Les partisans d’une primaire à gauche ne renoncent pas malgré l’officialisation de la candidature de Jean-Luc Mélenchon
Face à l’annonce de la candidature de Jean-Luc Mélenchon pour la présidentielle de 2027, certains membres de la gauche continuent de défendre l’idée d’une primaire non-mélenchoniste. Malgré les tensions internes et l’incertitude, ils insistent sur l’importance de l’unité pour faire face à l’extrême droite.
Ce mardi 5 mai, à Paris, lors d’un rassemblement à La Bellevilloise, les partisans de l’initiative « Front populaire 2027 » ont réaffirmé leur position. La primaire, qui doit se tenir le 11 octobre, rencontre des difficultés, mais ils considèrent qu’elle reste essentielle.
Clémentine Autain, candidate à cette primaire, a déclaré que cette date pourrait être « le chant du cygne ou le sursaut ». Elle a reconnu que le processus « a du plomb dans l’aile », mais qu’il n’existe pas d’autre alternative démocratique.
Une majorité d’électeurs favorable à la primaire
Selon eux, 82 % des électeurs de gauche et écologistes soutiennent l’organisation d’une primaire. Marine Tondelier, la responsable des Écologistes et également candidate, a exprimé sa colère envers ceux qui s’opposent à cette démarche.
Devant environ 1 200 personnes, Lucie Castets, ex-candidate du Nouveau Front populaire pour Matignon, a affirmé que « cette primaire n’est pas une chimère ». Elle a insisté sur leur capacité à mobiliser des millions d’électeurs, grâce à une organisation solide.
Les participants ont également annoncé la publication de « huit premières priorités communes », un début de programme attendu par beaucoup.
Les critiques contre la candidature de Jean-Luc Mélenchon
Certains membres de la gauche, notamment les deux candidats les mieux placés dans les sondages, s’opposent à cette primaire. L’eurodéputé Raphaël Glucksmann et Jean-Luc Mélenchon, leader de La France Insoumise, refusent cette procédure de désignation.

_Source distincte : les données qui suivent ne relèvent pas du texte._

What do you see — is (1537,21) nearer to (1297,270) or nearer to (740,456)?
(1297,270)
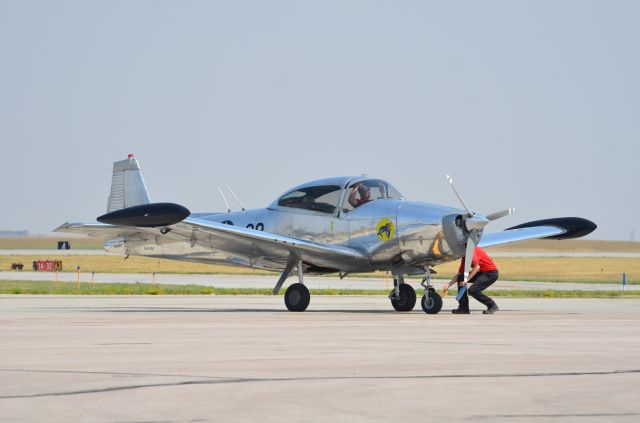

Ce dernier, qui a déjà annoncé sa candidature pour la quatrième fois, a officialisé dimanche sa candidature à l’élection présidentielle, ce qui suscite la critique de ses opposants.
Clémentine Autain a exprimé son mécontentement, estimant qu’elle « en veut à Jean-Luc Mélenchon d’imposer sa candidature ». Elle regrette aussi qu’il n’y ait pas de leader unique à gauche et dénonce ceux qui cherchent à faire échouer l’union.
Le Parti socialiste (PS), quant à lui, n’est pas encore totalement engagé dans ce processus. Si le premier secrétaire Olivier Faure y est favorable, il reste en minorité face à ceux qui y sont opposés. Il défend néanmoins la primaire, estimant qu’elle légitimera le futur candidat.
Olivier Faure a souligné que l’union avec Jean-Luc Mélenchon reste une « fiction » et que le rassemblement ne doit pas se faire « à n’importe quel prix, notamment l’abandon de nos valeurs républicaines ». Il a aussi lancé un appel aux autres partis, notamment Place publique et le Parti communiste français, qui refusent la primaire, en affirmant que « la victoire dépendra de ceux qui ne sont pas encore là ».
Au sein du PS, d’autres figures comme Boris Vallaud, Yannick Jadot et Raphaël Glucksmann envisagent une autre voie, plus centrée sur des alliances avec des social-démocrates. La primaire, jugée « démontrant ses divisions », n’est pas leur seule option.
Les tensions et enjeux pour la gauche
En réponse à ces divisions, La France Insoumise a proposé un soutien aux écologistes et communistes pour les élections législatives, si ceux-ci soutiennent Jean-Luc Mélenchon à la présidentielle.
Ce contexte complexe reflète la difficulté pour la gauche de s’unir autour d’un candidat commun, alors que le contexte électoral devient de plus en plus incertain, avec un Rassemblement national en tête dans les sondages et une gauche divisée.